■ Work to do ■
• 1. Revise the forum thread on melting plastics from "## RJSakowski (Feb" to "with this stuff.", replacing "thermostat" with "temperature control".
• 2. Resume the forum thread on melting plastics at home where it ends.

■ Given passage ■
+ + + + +
Turning the oven up as we speak. Just trying to avoid too hot. I promised mama I wouldn't foul the oven or stink up the house. Anybody know what the smoke point is?


----------



## strantor (Feb 18, 2022)

MrWhoopee said:


> Turning the oven up as we speak. Just trying to avoid too hot. I promised mama I wouldn't foul the oven or stink up the house. Anybody know what the smoke point is?


No but I think you're about to tell us....


----------



## RJSakowski (Feb 18, 2022)

I have been experimenting with various plastics in a deep fat fryer.  I have tried polypropylene ans PET with promising results. I changed the thermostat to cycle at a slightly higher temperature.    As manufactured, it would reach 400ºF and I raised the setting to around 500ºF.  The big problem I have now is radiant heat loss so my next step is to insulate the wall of the fryer.


----------



## strantor (Feb 18, 2022)

I'm glad to see there is more interest in plastics. I have been wanting to give it a try ever since running across the "precious plastics" videos on youtube but just haven't had time. I'm curious to see what direction you guys go with this stuff.


----------



## ericc (Feb 18, 2022)

Here is a jack puck.  It is used to cradle the seam of the frame on modern cars without flat jacking points.  Also shown is the temporary one made out of wood.  Wood breaks, as it is easy to see.  Note that I was entirely prepared for the eventual break and there was nothing under the car to be crushed when it settled suddenly.


----------



## MrWhoopee (Feb 18, 2022)

RJSakowski said:


> I have been experimenting with various plastics in a deep fat fryer.  I have tried polypropylene ans PET with promising results. I changed the thermostat to cycle at a slightly higher temperature.    As manufactured, it would reach 400ºF and I raised the setting to around 500ºF.  The big problem I have now is radiant heat loss so my next step is to insulate the wall of the fryer.


I'm back out in the shop, using the toaster oven, and experiencing the same problem. With the thermostat set at 400º F the poly is about the consistency of refrigerated honey. Got my first slab out. Not pretty, but still encouraging. Looks like a pan of burnt brownies.


----------



## strantor (Feb 18, 2022)
+ + + + +
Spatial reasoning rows
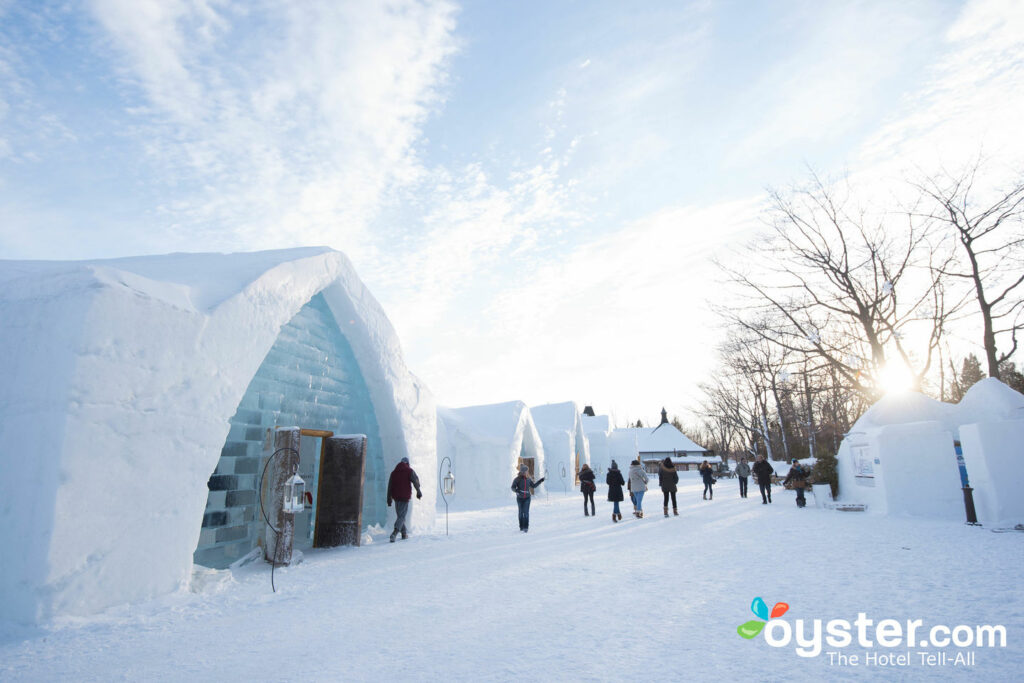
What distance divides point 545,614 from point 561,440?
84.8 ft

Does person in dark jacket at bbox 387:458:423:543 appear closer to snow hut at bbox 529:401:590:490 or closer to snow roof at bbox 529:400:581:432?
snow hut at bbox 529:401:590:490

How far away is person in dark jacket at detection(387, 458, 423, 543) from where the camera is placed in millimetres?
9469

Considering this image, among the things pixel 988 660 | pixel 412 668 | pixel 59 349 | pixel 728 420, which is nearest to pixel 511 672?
pixel 412 668

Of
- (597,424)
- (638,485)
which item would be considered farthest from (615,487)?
(597,424)

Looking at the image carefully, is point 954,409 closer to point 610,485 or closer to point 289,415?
point 610,485

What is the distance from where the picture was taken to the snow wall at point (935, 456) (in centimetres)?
941

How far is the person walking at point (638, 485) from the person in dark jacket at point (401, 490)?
18.5 ft

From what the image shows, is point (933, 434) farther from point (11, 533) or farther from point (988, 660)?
point (11, 533)

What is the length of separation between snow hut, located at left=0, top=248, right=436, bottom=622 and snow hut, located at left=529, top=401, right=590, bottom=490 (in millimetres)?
21995

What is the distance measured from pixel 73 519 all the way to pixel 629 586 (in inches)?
214

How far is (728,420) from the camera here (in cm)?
3975

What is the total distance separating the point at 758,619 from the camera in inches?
171

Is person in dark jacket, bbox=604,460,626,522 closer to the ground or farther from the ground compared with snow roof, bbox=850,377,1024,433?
closer to the ground

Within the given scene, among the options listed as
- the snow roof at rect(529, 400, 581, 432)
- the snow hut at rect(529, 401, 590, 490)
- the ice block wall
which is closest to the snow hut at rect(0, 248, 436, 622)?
the ice block wall
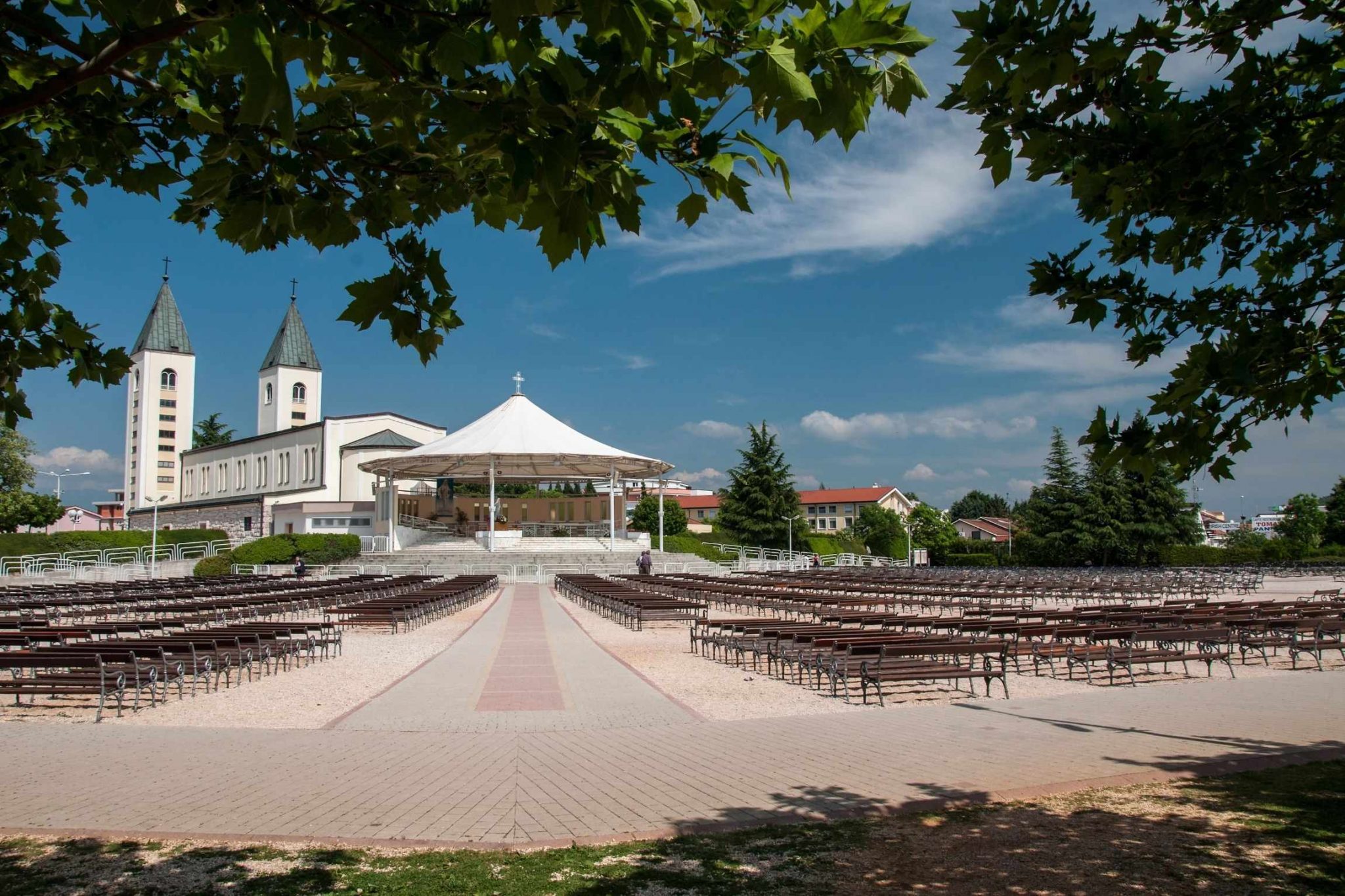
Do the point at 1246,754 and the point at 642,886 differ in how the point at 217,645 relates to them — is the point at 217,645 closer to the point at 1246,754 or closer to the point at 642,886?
the point at 642,886

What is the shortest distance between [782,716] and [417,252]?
7.72 metres

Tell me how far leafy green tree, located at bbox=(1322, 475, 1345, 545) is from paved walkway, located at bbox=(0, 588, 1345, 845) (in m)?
57.9

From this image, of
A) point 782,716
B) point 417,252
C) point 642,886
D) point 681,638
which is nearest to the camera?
point 417,252

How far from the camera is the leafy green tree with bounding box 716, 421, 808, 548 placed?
6888 cm

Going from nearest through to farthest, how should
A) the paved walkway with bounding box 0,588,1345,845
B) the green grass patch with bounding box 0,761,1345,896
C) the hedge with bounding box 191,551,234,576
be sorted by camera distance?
the green grass patch with bounding box 0,761,1345,896
the paved walkway with bounding box 0,588,1345,845
the hedge with bounding box 191,551,234,576

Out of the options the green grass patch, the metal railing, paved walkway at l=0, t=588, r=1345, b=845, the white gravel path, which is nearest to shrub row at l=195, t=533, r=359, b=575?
the metal railing

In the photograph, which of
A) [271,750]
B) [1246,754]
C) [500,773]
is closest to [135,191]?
[500,773]

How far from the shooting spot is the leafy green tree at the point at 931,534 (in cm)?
7762

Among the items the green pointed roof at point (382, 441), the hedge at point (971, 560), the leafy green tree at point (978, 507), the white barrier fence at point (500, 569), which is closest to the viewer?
the white barrier fence at point (500, 569)

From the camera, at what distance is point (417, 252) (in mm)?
3641

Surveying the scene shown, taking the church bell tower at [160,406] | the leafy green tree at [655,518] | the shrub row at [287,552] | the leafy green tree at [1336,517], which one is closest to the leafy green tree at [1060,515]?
the leafy green tree at [1336,517]

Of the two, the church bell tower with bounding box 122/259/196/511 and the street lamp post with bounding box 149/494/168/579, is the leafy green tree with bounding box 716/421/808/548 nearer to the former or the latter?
the street lamp post with bounding box 149/494/168/579

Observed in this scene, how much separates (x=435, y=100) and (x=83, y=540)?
5768 centimetres

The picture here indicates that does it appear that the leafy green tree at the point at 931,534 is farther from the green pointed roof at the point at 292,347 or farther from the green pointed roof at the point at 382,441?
the green pointed roof at the point at 292,347
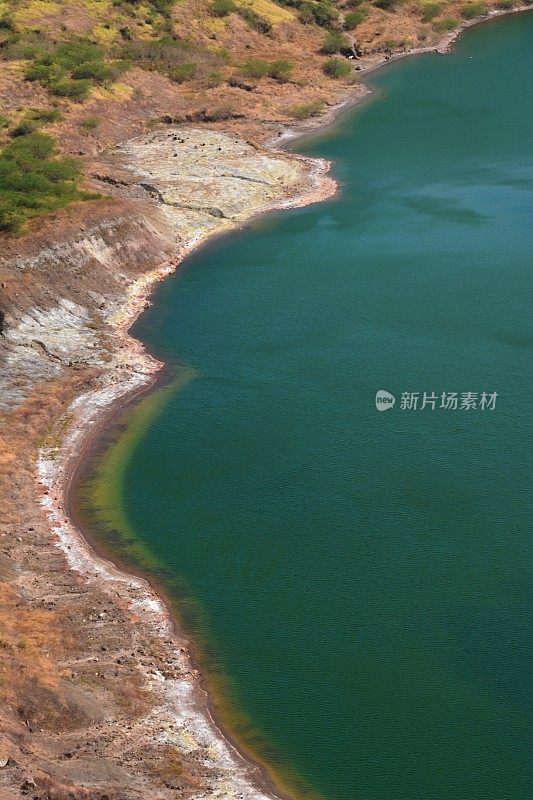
+ + + + +
■ Written responses ■
• 1.
## RJSakowski (Feb 18, 2022)

I have been experimenting with various plastics in a deep fat fryer.  I have tried polypropylene ans PET with promising results. I changed the temperature control to cycle at a slightly higher temperature.    As manufactured, it would reach 400ºF and I raised the setting to around 500ºF.  The big problem I have now is radiant heat loss so my next step is to insulate the wall of the fryer.


----------



## strantor (Feb 18, 2022)

I'm glad to see there is more interest in plastics. I have been wanting to give it a try ever since running across the "precious plastics" videos on youtube but just haven't had time. I'm curious to see what direction you guys go with this stuff.

• 2.
MrWhoopee said:


> I'm back out in the shop, using the toaster oven, and experiencing the same problem. With the thermostat set at 400º F the poly is about the consistency of refrigerated honey. Got my first slab out. Not pretty, but still encouraging. Looks like a pan of burnt brownies.
> 
> View attachment 397035
> View attachment 397034


If it were mine I'd call it a success. I would like to see those holes filled in but something functional can surely be made from that. 

Did you knead it or is that straight out of the oven?


----------



## MrWhoopee (Feb 18, 2022)

strantor said:


> If it were mine I'd call it a success. I would like to see those holes filled in but something functional can surely be made from that.
> 
> Did you knead it or is that straight out of the oven?


I kneaded, pressed, clamped, etc.

It's a very solid piece, most of it a little over 1/2" thick. I need more heat and a better release agent.


----------



## RJSakowski (Feb 18, 2022)

One thing that I noticed is that there is a fairly large difference between the melt point and the free flow temperature.  

The experiment that I did with PET was encouraging, The slug I ended up with was free from air bubbles and seemed to have fairly good mechanical properties.  I need to repeat with a higher temperature and larger sample. 

There must be a point at which the plastic is free flowing as injection molders start with pellets so there will be a lot of initial air inclusion.


----------



## woodchucker (Feb 18, 2022)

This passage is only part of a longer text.